>> START TEXT TO READ
Thursday, November 1, 2012

Day 31: Happy Halloween

Lucas wore his Toothless costume proudly during our mall outing for trick or treating on this soggy Seattle night. For the first time, he actually kept his entire costume on -- hood, wings and tail -- and showed them off with every "ooh" and "ahh" from the candy-dispensing retail staff. We in our Viking garb, flanking the pint-sized dragon, several mall goers asked to either take our picture or have their picture taken with us...the attention was unexpected. For future reference, get to the mall by 5 PM because by 6, the mall is packed and most stores out of candy.

Here's our toothy Toothless who had a night filled with treats!

p.s. we have a confession: we didn't make Lucas' awesome costume, as we had resorted to. Instead, at the 11th hour, I found someone on Etsy willing to turn it around in one day in order to get it to us in time to make Lucas' fantasy a reality. Thanks, Megan!


Thursday, October 25, 2012

Day 24: How to Train Your Parents

Lucas was stuck on "The Lion King" for ages and we thought he'd never get over it, even months after he was banned from watching the movie (have you seen how violent it is? And what's with the Nazi references?). But alas, he has completely outgrown it. As a matter of fact, I reluctantly purchased a Simba Halloween costume which I had to return because he would have none of it.

Lucas continues to adore animals, especially those in the wild, which we support and encourage. That said, this summer friends introduced him to what has become his latest animated movie obsession "How to Train Your Dragon" -- in the last few weeks he's grown so fond of the movie that he decided this year's only acceptable Halloween costume is the loveable dragon "Toothless" or as he calls him "Toofess" -- if you haven't seen the movie, run don't walk to pick up the DVD...it's seriously that good and has a great message of coexistance.

As you can imagine, we've been searching high and low for a Toothless costume with no luck. In the meantime, inspired by Lucas, Tom and I decided to build on the theme and picked up Viking costumes, which we debuted at Tom's sister's Halloween party this past weekend. Here we are as an ax-wielding-pigtailed blond and a too-short-tunic-long-haired-wig-wearing brut...we were a riot and actually kind of frightening. But, I digress, with the clock ticking we've now given in to the only available option: make Lucas' costume ourselves! We will bring the little sewing talent we share to help our son live out his Halloween fantasy.

Isn't this what parenting is all about?!
>> END TEXT TO READ
TASK LIST |
A: Print the part of the Halloween blog from "As you can imagine, we've" to "is all about?!".
B: Rewrite the paragraph of the Halloween blog that begins "As you can imagine" more briefly, keeping its main facts.
C: According to the Halloween blog, why should trick-or-treaters get to the mall by 5 PM?
The listing that follows the Halloween blog comes from a different source.
>> START INFORMATION SUPPLIED
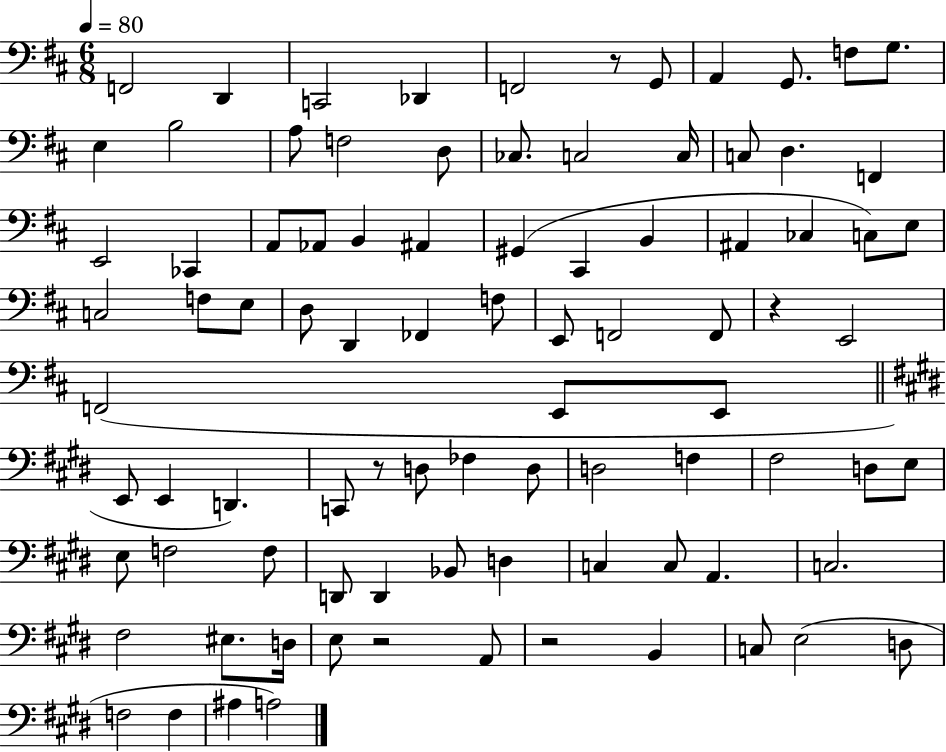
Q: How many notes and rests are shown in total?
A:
>> END INFORMATION SUPPLIED
RESULTS OF THE EXERCISE |
A:
As you can imagine, we've been searching high and low for a Toothless costume with no luck. In the meantime, inspired by Lucas, Tom and I decided to build on the theme and picked up Viking costumes, which we debuted at Tom's sister's Halloween party this past weekend. Here we are as an ax-wielding-pigtailed blond and a too-short-tunic-long-haired-wig-wearing brut...we were a riot and actually kind of frightening. But, I digress, with the clock ticking we've now given in to the only available option: make Lucas' costume ourselves! We will bring the little sewing talent we share to help our son live out his Halloween fantasy.

Isn't this what parenting is all about?!

B: The search for a Toothless costume turned up nothing. Meanwhile, inspired by Lucas, Tom and the writer bought Viking costumes and first wore them at Tom's sister's Halloween party the past weekend, looking comical and somewhat frightening. With time running out, they decided to use their limited sewing skills to make Lucas' costume themselves.

C: By 6 PM the mall is packed, and most stores have run out of candy.